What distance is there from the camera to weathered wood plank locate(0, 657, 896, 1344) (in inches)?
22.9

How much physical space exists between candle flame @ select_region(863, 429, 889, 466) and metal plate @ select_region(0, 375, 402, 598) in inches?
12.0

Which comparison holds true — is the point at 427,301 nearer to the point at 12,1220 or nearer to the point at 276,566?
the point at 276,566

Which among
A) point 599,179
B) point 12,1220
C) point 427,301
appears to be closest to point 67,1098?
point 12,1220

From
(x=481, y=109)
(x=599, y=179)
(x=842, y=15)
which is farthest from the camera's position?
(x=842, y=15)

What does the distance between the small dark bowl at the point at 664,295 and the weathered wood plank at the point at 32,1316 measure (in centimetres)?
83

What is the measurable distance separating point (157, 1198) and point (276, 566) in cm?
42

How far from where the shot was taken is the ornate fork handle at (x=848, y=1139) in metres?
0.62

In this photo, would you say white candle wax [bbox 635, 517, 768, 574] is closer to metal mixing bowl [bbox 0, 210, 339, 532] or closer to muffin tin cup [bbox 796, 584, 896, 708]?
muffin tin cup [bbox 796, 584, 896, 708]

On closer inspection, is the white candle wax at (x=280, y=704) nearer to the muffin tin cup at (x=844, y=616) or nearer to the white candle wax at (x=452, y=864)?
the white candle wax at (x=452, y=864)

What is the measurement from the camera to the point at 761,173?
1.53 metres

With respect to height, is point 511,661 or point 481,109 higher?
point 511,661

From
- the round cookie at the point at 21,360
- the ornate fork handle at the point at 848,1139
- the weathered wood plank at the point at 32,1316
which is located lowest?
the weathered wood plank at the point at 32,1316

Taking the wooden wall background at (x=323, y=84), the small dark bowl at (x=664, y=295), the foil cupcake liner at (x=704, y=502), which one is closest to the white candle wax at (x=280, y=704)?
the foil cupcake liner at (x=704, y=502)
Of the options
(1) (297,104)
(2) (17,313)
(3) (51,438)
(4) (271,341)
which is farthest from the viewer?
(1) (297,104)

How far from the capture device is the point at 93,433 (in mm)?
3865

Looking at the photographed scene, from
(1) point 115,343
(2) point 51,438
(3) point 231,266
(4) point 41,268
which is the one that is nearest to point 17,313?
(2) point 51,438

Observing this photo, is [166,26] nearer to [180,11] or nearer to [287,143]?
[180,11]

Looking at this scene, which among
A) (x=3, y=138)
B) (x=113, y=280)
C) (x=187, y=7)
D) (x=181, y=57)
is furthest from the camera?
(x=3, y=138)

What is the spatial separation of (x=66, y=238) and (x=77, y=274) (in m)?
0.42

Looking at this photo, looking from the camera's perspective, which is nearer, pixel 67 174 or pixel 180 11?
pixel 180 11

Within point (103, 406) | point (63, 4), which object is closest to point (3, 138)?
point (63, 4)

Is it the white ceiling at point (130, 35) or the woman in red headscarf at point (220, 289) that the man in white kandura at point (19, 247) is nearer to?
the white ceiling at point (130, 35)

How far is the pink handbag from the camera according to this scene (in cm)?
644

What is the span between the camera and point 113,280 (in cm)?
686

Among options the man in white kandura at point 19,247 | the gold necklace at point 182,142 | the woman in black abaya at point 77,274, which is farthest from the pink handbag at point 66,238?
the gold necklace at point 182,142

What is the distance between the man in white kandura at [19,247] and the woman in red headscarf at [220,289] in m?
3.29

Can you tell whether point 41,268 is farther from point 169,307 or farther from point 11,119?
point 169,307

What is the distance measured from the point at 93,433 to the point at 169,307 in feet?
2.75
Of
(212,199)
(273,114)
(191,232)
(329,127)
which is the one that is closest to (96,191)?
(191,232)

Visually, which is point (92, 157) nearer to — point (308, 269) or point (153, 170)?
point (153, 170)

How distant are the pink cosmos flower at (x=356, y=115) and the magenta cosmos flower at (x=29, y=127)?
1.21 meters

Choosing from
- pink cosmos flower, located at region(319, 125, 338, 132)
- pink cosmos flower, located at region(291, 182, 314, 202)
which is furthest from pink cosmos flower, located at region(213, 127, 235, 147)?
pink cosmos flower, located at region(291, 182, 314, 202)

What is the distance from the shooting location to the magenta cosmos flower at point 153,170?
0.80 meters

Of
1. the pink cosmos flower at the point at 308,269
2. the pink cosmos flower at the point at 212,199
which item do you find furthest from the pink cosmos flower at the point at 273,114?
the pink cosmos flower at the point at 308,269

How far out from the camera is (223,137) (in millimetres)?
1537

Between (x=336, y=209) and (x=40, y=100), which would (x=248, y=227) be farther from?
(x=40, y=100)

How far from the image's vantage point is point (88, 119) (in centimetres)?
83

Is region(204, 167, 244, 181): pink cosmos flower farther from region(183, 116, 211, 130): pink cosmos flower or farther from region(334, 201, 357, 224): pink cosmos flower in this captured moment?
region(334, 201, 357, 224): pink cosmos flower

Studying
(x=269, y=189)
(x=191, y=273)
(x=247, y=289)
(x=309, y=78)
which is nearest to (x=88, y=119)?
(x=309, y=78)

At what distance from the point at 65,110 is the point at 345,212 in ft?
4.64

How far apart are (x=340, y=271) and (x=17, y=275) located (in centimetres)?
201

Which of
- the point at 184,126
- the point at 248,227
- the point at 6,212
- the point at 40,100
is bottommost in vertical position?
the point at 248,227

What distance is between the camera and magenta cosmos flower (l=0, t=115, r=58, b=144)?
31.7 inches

==

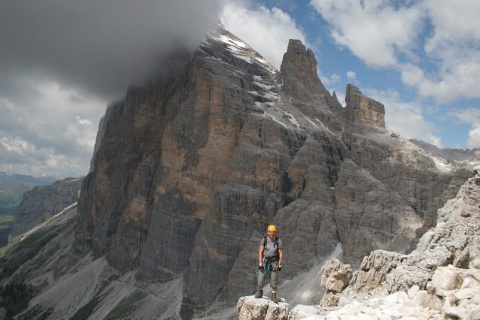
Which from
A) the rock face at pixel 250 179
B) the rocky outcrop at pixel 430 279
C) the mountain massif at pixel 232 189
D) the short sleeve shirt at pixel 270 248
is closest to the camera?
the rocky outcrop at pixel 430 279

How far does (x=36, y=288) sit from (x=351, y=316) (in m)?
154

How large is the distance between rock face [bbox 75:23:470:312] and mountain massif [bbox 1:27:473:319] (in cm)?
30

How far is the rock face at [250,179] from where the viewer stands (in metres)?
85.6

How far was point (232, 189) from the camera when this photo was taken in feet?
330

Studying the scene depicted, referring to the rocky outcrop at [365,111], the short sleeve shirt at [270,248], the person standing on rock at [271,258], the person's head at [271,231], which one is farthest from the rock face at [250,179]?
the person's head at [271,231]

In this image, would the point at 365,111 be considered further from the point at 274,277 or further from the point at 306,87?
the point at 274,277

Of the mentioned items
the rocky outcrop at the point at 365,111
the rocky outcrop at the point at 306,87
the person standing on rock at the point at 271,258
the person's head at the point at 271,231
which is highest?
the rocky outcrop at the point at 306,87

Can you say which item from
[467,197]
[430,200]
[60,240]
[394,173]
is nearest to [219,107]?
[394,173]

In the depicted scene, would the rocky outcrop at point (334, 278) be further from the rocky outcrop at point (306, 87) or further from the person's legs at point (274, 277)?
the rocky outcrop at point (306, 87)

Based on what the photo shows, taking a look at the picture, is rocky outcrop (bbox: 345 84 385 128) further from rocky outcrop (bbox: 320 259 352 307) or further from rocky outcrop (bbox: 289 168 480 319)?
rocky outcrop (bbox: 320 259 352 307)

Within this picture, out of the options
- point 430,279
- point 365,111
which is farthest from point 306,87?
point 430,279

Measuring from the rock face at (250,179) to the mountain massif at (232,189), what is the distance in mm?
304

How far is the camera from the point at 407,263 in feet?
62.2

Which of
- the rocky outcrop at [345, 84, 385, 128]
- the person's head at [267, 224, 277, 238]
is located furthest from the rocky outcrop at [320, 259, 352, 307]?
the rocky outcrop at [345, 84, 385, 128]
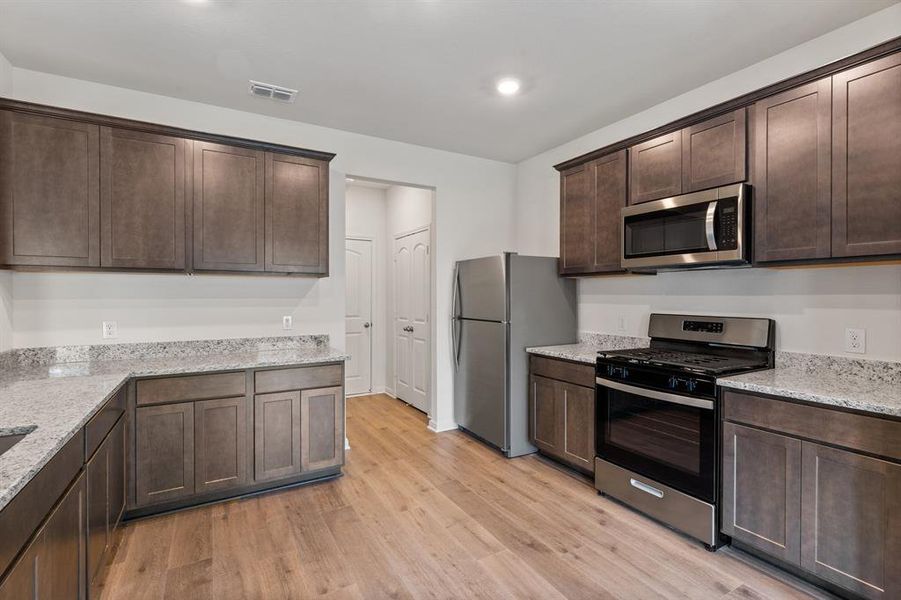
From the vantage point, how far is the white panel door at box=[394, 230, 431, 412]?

◆ GOAL
Return each line of the items above that contains the string "face". Matching is case-sensitive.

◆ FULL ANSWER
A) the rock face at pixel 250 179
How large is the distance between rock face [bbox 75:23:470:312] and mountain massif [bbox 1:27:473:319] (in cm)?
How far is the rock face at [250,179] from where the viewer stands (in metres)?
Studying the scene depicted, referring to the rocky outcrop at [365,111], the short sleeve shirt at [270,248], the person standing on rock at [271,258], the person's head at [271,231], which one is farthest from the rock face at [250,179]?
Measuring from the rock face at (250,179) to the mountain massif at (232,189), what is the distance in mm?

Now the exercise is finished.